» **Text**:
━━━━━━━━━━━━━━━━━━━━━━━━━━━━━━

# Todays thoughts.....any advice....



## Lovingwife315 (Dec 10, 2012)

I honestly never wanted the "old" relationship back. Both of us made our fair number of mistakes in that . I had hoped that I was important enough to him to create a new better more open and loving relationship, but he has put up this wall of selfishness that I can't seem to get around. I guess it is not my job to make him see what he is doing is wrong. He moves out in 13 days and I guess I am just in denial on the way it is going to be. We normally get along very well, until he starts to feel guilty and then gets angry at everything I say or do, that shows him I still love him and am willing to mend our marriage.

I know that him moving out will be hard but in the long run will be the best thing. at least for now. We both are committed to the best interest of our children although I think we have different ideas on what that is. Does anyone feel guilty that their children are going to miss out on normal childhood things like vacations with both of their parents etc?? We had planned a trip to Disney next summer for our 6 year old to see Mickey for the first time. I told him he is still invited to come, and share in that but he said he would feel "uncomfortable" this is a man who has no trouble being intimate with me but can't go see Disney with me and his children???

I don't get it! 
:scratchhead::scratchhead::scratchhead:


----------



## Frostflower (Jul 22, 2012)

Lovingwife315 said:


> I honestly never wanted the "old" relationship back. Both of us made our fair number of mistakes in that . I had hoped that I was important enough to him to create a new better more open and loving relationship, but he has put up this wall of selfishness that I can't seem to get around. I guess it is not my job to make him see what he is doing is wrong. He moves out in 13 days and I guess I am just in denial on the way it is going to be. We normally get along very well, until he starts to feel guilty and then gets angry at everything I say or do, that shows him I still love him and am willing to mend our marriage.

━━━━━━━━━━━━━━━━━━━━━━━━━━━━━━

» **Written request 1**: In the separation thread, list each quality that Lovingwife315 says she had hoped a new relationship with him would have.
» **Written request 2**: Pick up the separation thread after its last line and write the next part.

» **Dataset rows**:
━━━━━━━━━━━━━━━━━━━━━━━━━━━━━━

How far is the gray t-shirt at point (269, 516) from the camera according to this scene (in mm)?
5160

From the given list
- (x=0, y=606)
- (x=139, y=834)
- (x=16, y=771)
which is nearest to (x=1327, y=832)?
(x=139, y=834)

━━━━━━━━━━━━━━━━━━━━━━━━━━━━━━

» **Final answer 1**:
- new
- better
- more open
- loving

» **Final answer 2**:
> 
> I know that him moving out will be hard but in the long run will be the best thing. at least for now. We both are committed to the best interest of our children although I think we have different ideas on what that is. Does anyone feel guilty that their children are going to miss out on normal childhood things like vacations with both of their parents etc?? We had planned a trip to Disney next summer for our 6 year old to see Mickey for the first time. I told him he is still invited to come, and share in that but he said he would feel "uncomfortable" this is a man who has no trouble being intimate with me but can't go see Disney with me and his children???
> 
> ...


I don't know your story, just what you have written here, but when you do or say things that show him you still love him, you come across as needy and clingy, someone to avoid. That's why he comes across as angry. 

From your second paragraph, it sounds like you are still having sex, even though he is moving out. For Heaven's sake, stop! He's leaving. Stop scratching his itch.

Going to Disney with you would be beyond uncomfortable. It would also be very confusing for your children.

You need to stop moaning after him and start working on your self-esteem. Your behavior will only ensure that he will stay as far away from you as he can.

Have you read the 180?


----------



## Lovingwife315 (Dec 10, 2012)

From ur reply I get the feeling that u think I wrong? Lol. 

Hey I'm not the one who cheated but I am willing to forgive him. He has given me a lot of mixed signals over the past few months but bottom line is I love him. I guess tough love is the way to go!







Frostflower said:


> I don't know your story, just what you have written here, but when you do or say things that show him you still love him, you come across as needy and clingy, someone to avoid. That's why he comes across as angry.
> 
> From your second paragraph, it sounds like you are still having sex, even though he is moving out. For Heaven's sake, stop! He's leaving. Stop scratching his itch.
> 
> ...


_Posted via Mobile Device_


----------



## Serenity_Prayer (Oct 31, 2012)

My STBX is moving out at the end of the year too. I can't wait. I'm sure I'll get emotional about it, the divorce will feel more real (finally!), but I am SO ready to move on, which is hard to do when you see your ex every day in your house. I feel some pangs for the kids too, but the 10 year old has already figured she'll get two vacations in the deal and got over the sad part.


----------



## Frostflower (Jul 22, 2012)

Lovingwife315 said:


> From ur reply I get the feeling that u think I wrong? Lol.
> 
> Hey I'm not the one who cheated but I am willing to forgive him. He has given me a lot of mixed signals over the past few months but bottom line is I love him. I guess tough love is the way to go!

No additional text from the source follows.